お話を現在に移すと、我が国では、長らく合併時に交付金等を払って、表面上は対等合併にする等のコスメティックスを行ってきたのは、やはり一方が他方を力で飲み込むという狩猟的な発想に嫌気があったからでしょう。
そういう中、昨今の敵対的TOBの流行に対して、これが世界の流れだから(ホント?!)、そうしないとグローバル競争に打ち勝てないからという、何か根拠ないけど、グローバルと言われたらしょうがないな、というようなあやふやな感覚で、日常茶飯事的に行われることは恐ろしいことではありますまいか。

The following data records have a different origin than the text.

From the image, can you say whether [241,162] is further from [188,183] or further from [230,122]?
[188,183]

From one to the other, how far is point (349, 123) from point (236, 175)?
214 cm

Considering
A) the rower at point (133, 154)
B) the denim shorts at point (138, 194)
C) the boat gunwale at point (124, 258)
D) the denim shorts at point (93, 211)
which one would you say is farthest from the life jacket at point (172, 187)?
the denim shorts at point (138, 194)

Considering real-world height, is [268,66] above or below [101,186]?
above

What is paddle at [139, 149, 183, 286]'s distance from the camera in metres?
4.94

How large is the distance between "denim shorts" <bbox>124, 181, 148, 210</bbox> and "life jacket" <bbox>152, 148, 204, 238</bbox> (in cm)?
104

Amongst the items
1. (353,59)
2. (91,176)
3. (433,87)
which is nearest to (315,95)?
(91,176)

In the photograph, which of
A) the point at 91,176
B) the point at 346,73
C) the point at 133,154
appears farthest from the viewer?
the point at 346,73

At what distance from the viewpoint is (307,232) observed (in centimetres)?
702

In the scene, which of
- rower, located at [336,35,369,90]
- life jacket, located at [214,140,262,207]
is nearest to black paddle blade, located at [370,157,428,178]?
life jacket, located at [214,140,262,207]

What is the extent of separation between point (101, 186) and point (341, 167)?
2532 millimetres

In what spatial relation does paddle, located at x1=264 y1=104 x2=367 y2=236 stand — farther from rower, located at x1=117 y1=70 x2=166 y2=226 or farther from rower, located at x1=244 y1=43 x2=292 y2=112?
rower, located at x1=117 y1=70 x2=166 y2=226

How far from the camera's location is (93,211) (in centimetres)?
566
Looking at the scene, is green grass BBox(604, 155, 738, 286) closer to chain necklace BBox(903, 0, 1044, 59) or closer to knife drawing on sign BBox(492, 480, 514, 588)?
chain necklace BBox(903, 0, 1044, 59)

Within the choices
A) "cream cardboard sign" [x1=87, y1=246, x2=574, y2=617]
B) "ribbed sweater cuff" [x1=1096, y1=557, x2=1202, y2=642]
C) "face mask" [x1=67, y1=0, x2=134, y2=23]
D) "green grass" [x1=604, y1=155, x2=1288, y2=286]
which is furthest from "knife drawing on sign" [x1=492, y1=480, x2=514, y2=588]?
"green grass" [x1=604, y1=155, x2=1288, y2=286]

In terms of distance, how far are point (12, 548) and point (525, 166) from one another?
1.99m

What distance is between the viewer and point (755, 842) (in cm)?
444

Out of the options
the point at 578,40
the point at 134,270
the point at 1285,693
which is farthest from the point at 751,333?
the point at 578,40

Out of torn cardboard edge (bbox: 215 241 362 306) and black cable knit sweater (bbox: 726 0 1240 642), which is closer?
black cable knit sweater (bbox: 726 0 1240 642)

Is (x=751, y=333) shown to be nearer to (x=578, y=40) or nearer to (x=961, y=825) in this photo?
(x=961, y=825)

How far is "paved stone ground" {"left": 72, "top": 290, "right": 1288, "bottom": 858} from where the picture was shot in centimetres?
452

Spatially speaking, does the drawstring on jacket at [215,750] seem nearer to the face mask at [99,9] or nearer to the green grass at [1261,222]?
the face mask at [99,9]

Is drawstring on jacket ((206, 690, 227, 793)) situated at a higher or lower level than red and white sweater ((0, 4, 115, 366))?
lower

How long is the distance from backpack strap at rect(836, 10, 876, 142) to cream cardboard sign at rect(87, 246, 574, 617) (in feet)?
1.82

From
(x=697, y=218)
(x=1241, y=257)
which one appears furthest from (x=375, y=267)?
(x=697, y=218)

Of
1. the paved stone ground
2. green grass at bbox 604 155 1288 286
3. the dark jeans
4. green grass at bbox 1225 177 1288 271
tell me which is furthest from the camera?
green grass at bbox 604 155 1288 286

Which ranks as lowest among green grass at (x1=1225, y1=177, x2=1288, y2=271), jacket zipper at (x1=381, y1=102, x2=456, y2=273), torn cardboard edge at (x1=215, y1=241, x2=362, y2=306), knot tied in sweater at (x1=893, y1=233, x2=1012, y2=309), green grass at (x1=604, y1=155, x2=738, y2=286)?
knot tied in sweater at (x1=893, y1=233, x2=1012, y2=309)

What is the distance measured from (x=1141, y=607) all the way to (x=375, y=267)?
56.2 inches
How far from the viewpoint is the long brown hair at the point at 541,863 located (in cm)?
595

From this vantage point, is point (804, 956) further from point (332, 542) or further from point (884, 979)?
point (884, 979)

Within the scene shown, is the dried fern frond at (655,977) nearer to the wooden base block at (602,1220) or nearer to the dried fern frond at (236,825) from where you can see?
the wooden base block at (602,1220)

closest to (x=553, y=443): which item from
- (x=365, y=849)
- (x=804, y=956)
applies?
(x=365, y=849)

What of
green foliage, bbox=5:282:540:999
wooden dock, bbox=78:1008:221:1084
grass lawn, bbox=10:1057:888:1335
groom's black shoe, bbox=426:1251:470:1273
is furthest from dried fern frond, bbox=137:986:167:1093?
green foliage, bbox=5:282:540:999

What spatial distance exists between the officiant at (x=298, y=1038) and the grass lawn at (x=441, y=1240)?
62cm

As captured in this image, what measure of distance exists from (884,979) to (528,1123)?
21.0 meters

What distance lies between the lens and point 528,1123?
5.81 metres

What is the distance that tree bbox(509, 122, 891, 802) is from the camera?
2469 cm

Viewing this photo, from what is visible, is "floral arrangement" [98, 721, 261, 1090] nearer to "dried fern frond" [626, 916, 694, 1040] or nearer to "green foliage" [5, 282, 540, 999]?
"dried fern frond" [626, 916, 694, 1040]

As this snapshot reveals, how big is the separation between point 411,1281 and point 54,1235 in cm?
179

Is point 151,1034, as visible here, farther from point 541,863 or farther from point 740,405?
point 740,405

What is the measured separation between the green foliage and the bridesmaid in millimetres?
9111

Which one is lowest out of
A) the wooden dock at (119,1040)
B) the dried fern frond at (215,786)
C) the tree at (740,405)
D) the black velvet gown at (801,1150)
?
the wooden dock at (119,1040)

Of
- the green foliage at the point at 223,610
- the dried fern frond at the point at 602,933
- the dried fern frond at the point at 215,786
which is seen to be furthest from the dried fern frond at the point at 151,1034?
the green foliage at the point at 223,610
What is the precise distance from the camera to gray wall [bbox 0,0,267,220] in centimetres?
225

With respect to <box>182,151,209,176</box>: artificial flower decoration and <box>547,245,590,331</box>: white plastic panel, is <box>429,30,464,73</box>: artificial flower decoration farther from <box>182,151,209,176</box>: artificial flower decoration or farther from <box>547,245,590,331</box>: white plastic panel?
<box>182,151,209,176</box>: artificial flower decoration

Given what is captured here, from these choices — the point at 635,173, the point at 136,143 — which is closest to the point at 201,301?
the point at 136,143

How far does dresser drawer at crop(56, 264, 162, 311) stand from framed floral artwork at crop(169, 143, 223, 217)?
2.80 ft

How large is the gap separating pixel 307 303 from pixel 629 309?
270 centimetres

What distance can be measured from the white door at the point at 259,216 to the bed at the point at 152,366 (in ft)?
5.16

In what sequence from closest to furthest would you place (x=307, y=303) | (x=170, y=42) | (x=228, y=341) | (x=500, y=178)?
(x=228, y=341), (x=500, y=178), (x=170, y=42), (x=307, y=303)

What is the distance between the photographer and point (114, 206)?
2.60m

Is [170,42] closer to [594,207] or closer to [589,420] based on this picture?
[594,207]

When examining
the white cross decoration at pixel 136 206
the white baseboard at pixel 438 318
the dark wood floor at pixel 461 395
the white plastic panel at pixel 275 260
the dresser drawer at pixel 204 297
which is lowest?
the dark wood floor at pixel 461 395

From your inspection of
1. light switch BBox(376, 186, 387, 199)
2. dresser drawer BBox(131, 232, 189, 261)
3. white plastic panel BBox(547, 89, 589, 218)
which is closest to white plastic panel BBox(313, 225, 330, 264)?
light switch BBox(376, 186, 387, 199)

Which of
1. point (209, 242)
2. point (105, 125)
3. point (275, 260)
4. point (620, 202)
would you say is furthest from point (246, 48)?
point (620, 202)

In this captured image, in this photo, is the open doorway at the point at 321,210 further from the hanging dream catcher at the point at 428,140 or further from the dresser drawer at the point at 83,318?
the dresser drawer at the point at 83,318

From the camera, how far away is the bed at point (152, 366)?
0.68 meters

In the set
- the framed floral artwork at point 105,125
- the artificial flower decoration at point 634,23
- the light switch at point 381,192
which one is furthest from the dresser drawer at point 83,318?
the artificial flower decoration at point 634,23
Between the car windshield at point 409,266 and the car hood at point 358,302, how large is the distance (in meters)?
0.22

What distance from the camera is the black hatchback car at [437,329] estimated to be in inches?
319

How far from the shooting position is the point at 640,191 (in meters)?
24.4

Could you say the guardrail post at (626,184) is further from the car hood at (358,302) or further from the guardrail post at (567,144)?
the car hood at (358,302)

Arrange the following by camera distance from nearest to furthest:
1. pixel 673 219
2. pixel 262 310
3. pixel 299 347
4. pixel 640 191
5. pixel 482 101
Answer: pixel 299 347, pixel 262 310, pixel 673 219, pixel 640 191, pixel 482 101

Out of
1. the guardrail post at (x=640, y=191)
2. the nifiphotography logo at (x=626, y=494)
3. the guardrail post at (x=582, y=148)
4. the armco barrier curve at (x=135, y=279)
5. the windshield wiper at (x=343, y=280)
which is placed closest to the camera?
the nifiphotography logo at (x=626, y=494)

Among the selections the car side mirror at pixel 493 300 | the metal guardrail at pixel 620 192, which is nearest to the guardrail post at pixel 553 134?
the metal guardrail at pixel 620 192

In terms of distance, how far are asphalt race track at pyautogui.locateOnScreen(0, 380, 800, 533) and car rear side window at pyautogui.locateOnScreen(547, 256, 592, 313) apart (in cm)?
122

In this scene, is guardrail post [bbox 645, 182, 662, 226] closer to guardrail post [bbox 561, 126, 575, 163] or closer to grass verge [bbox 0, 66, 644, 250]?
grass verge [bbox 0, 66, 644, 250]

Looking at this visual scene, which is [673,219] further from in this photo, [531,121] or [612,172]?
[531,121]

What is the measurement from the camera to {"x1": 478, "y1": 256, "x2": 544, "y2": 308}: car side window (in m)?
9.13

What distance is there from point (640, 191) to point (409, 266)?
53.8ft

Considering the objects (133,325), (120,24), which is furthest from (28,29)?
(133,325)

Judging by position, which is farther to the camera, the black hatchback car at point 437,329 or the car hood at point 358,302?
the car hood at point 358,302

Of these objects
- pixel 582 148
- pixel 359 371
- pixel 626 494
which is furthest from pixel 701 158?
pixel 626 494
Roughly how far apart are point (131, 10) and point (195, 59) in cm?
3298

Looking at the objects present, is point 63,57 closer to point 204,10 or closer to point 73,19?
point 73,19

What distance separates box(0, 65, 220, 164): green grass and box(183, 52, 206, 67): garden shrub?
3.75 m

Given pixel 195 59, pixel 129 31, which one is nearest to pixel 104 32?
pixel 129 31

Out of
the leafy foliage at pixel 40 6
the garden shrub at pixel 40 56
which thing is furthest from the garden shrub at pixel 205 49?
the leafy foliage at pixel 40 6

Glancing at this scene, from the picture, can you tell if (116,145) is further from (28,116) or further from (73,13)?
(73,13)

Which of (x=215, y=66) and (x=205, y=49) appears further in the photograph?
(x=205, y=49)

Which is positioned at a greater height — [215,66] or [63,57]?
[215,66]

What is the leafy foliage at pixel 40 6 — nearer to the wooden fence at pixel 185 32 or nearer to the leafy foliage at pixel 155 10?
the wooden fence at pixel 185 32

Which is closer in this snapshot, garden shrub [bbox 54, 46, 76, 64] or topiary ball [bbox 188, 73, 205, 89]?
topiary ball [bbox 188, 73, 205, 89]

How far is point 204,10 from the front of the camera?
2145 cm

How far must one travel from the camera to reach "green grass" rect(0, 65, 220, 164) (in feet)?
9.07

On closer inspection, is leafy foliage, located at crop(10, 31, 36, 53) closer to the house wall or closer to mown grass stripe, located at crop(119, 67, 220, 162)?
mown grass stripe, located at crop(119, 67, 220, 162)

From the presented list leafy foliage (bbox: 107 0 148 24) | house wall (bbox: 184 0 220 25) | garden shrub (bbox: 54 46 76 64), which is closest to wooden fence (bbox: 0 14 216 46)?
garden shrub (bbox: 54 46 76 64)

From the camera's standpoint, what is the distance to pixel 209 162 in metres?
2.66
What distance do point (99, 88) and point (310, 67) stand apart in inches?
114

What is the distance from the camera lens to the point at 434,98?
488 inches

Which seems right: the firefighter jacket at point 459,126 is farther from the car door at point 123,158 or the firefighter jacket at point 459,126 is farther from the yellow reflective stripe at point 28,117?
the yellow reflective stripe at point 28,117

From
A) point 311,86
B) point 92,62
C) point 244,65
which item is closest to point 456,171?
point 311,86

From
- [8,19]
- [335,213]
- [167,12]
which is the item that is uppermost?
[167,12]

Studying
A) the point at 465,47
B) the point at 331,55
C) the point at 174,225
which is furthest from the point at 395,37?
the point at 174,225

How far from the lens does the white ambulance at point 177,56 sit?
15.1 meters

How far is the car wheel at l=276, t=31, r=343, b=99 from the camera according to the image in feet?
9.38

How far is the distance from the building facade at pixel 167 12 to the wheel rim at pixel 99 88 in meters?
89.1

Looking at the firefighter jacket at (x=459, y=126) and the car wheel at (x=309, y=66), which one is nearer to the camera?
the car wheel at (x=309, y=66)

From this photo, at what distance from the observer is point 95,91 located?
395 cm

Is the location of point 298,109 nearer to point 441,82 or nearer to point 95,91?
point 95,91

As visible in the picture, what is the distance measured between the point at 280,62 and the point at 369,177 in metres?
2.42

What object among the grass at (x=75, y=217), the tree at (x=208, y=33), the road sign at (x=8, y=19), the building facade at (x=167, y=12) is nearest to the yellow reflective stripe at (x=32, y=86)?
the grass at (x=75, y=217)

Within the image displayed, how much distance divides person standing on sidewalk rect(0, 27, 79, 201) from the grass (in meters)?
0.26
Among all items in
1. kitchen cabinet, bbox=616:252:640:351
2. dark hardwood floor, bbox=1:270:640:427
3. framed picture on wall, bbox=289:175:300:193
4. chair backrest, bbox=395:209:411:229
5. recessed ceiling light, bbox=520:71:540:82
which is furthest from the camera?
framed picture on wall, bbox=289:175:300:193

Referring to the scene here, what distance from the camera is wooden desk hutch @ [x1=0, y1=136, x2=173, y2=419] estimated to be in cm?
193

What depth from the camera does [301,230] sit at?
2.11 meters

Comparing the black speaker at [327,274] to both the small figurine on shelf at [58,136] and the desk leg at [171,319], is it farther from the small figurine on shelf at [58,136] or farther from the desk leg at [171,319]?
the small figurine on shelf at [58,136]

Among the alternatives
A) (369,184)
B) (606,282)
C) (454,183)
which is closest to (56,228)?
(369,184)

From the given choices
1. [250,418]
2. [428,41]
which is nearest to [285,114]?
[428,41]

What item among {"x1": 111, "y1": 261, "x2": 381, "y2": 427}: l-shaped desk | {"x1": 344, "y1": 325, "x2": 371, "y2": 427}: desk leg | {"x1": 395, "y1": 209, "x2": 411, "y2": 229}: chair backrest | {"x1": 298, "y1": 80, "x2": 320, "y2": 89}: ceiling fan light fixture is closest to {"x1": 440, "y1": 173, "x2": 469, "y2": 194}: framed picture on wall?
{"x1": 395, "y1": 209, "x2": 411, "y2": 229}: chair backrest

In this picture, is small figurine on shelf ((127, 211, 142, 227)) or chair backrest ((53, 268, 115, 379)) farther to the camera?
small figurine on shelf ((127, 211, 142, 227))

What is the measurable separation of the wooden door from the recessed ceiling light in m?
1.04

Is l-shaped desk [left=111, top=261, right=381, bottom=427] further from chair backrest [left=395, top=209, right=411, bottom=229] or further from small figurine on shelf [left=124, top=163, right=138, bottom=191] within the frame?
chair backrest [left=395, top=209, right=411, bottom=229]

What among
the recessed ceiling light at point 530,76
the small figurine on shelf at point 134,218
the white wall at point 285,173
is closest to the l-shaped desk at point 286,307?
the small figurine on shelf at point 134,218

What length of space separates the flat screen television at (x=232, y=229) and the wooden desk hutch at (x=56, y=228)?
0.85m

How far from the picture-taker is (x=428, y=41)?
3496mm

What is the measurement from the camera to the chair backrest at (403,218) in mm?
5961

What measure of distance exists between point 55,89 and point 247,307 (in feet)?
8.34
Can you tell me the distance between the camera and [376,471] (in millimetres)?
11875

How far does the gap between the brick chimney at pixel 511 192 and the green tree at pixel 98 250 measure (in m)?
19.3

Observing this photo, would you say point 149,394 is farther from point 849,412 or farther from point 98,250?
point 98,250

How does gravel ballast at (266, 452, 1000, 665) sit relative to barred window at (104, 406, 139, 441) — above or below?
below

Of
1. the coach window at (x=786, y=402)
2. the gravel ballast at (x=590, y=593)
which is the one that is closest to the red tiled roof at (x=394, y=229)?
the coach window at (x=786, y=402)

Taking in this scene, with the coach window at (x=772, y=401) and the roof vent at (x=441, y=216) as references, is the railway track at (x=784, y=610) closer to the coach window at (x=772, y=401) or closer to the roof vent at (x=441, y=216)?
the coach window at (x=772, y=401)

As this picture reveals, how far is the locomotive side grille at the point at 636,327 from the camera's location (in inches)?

私は友好的TOBまで否定しているものではありません。ただ米国の歴史実例をみてもわかるように、敵対的TOBで金銭的に得したのはウォール街の投資銀行や一部の乗っ取り屋であって、会社の従業員や産業が活性化したということはないんではないでしょうか。
であるので、日本では敵対的TOBは一時のブームで終わると断言するものであります。